### Page text
Salbutamol/budesonide

Combination of
- Albuterol: short-acting β2-agonist
- Budesonide: inhaled corticosteroid

Clinical data
- Trade names: Airsupra
- Other names: PT027, albuterol/budesonide
- AHFS/Drugs.com: Monograph
- License data: US DailyMed: Albuterol and Budesonide;
- Routes of administration: Inhalation
- ATC code: R03AK15 (WHO) ;

Legal status
- Legal status: US: ℞-only;

Identifiers
- KEGG: D12757;

= Salbutamol/budesonide =

Medication

Albuterol/budesonide, sold under the brand name AIRSUPRA, is a fixed-dose combination medication for the treatment of bronchoconstriction and asthma. It is a combination of albuterol, a short-acting beta2-adrenergic agonist, and budesonide, an inhaled corticosteroid. It is inhaled using a pressurized metered-dose inhaler.

The most common side effects include headache, oral candidiasis, cough, and difficulty speaking.

AIRSUPRA was approved for medical use in the United States in January 2023. It is the first combination of an inhaled corticosteroid and a short-acting beta-agonist to be approved by the US Food and Drug Administration (FDA). It is the first product containing an inhaled corticosteroid to be approved by the FDA as a reliever treatment (rather than as a controller) for asthma.

== Medical uses ==
AIRSUPRA is indicated for the as-needed treatment or prevention of bronchoconstriction and to reduce the risk of asthma attacks.

== History ==
The efficacy of salbutamol/budesonide to reduce the risk of severe asthma attacks was evaluated in participants with moderate to severe asthma in MANDALA (NCT03769090), a randomized, double-blind, multicenter study.

### Exercise instructions
1 – In one to three sentences, explain what the salbutamol/budesonide article says made the January 2023 FDA approval of AIRSUPRA a first.
2 – Retype the salbutamol/budesonide article from the words "AIRSUPRA was approved" up to and including the words "of asthma attacks.".

(Saved data entries)

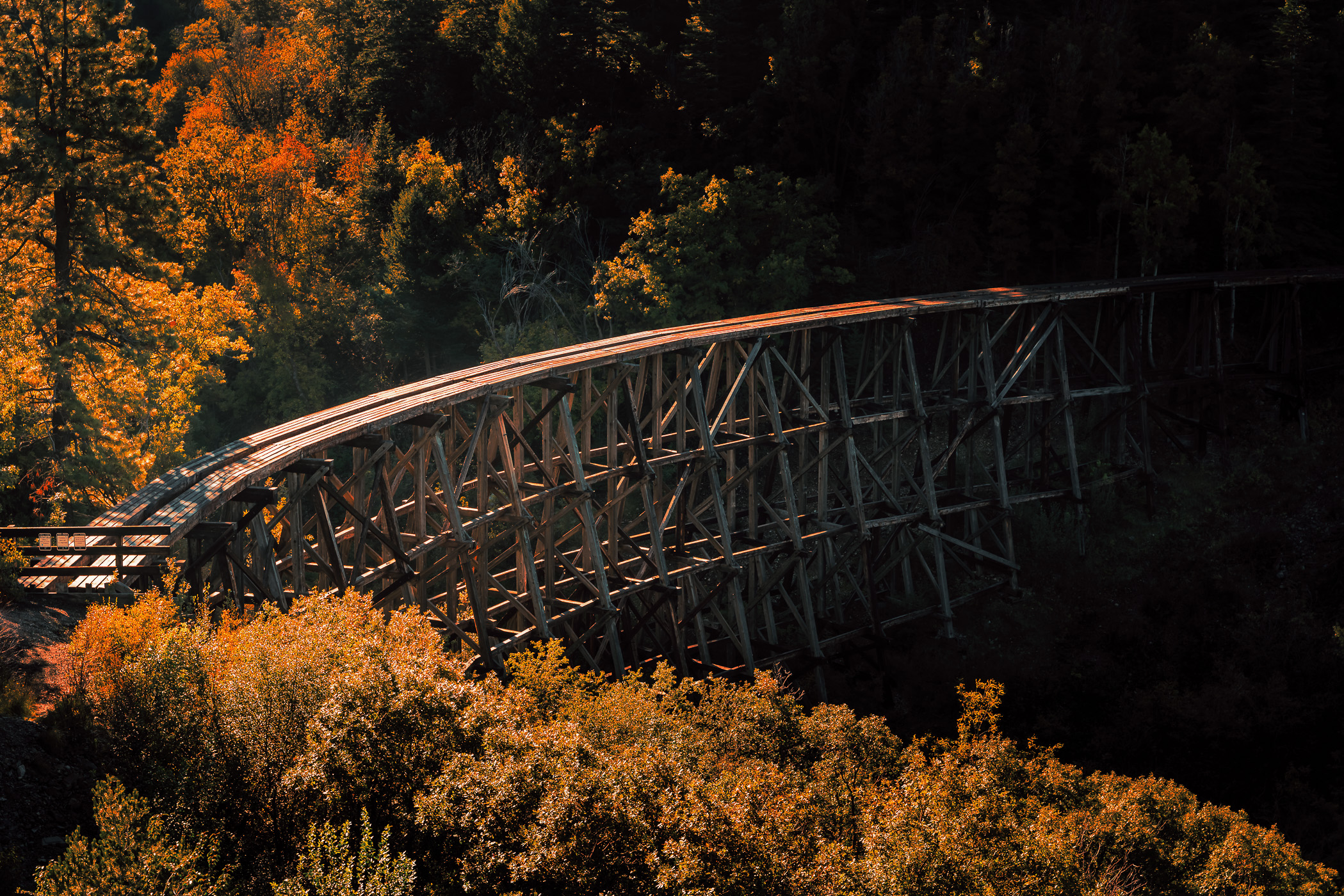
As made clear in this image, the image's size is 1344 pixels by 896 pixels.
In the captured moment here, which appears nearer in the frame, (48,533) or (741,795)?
(741,795)

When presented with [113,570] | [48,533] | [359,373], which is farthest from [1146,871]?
[359,373]

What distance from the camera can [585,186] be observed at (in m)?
34.6

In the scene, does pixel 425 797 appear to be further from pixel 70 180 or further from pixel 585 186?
pixel 585 186

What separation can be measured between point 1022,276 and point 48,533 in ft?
87.9

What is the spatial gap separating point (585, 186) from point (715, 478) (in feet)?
65.4

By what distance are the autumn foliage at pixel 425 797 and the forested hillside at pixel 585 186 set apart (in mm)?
13254

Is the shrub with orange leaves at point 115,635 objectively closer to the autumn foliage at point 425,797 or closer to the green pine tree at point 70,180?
the autumn foliage at point 425,797

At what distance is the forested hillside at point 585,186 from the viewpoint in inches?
843

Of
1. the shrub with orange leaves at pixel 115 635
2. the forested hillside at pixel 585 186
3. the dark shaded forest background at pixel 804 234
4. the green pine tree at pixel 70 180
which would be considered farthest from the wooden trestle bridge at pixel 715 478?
the green pine tree at pixel 70 180

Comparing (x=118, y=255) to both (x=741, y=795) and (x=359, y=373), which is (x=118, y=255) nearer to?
(x=359, y=373)

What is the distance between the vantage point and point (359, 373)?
37.3 m

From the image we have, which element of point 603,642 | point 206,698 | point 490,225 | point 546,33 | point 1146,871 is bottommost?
point 1146,871

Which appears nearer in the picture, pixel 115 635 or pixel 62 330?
pixel 115 635

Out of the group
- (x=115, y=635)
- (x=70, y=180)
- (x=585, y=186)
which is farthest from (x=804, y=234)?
(x=115, y=635)
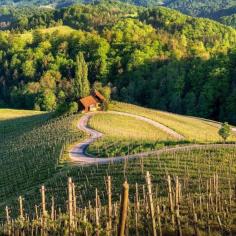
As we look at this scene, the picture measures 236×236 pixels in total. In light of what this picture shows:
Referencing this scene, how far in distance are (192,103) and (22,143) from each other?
209 ft

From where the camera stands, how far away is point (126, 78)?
164500 mm

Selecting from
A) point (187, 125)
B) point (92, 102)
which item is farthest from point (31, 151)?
point (187, 125)

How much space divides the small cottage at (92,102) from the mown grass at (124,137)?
15.6ft

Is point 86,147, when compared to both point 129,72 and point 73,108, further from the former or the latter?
point 129,72

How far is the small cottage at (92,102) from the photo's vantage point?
99000 millimetres

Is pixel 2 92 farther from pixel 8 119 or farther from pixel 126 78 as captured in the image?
pixel 8 119

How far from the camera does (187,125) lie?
314 feet

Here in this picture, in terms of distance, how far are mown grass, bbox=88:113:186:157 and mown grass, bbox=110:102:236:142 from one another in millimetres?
4893

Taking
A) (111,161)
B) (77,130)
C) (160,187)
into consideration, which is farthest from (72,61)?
(160,187)

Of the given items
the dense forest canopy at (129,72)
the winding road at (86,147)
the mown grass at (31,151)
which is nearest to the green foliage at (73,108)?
the mown grass at (31,151)

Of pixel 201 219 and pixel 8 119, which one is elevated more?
pixel 201 219

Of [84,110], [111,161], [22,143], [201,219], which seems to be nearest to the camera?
[201,219]

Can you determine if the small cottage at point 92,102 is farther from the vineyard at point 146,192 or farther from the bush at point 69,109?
the vineyard at point 146,192

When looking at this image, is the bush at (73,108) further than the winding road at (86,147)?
Yes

### Task solutions
1 – AIRSUPRA was the first combination of an inhaled corticosteroid and a short-acting beta-agonist that the FDA approved. It was also the first product containing an inhaled corticosteroid that the FDA approved as a reliever treatment for asthma rather than as a controller.

2 –
AIRSUPRA was approved for medical use in the United States in January 2023. It is the first combination of an inhaled corticosteroid and a short-acting beta-agonist to be approved by the US Food and Drug Administration (FDA). It is the first product containing an inhaled corticosteroid to be approved by the FDA as a reliever treatment (rather than as a controller) for asthma.

== Medical uses ==
AIRSUPRA is indicated for the as-needed treatment or prevention of bronchoconstriction and to reduce the risk of asthma attacks.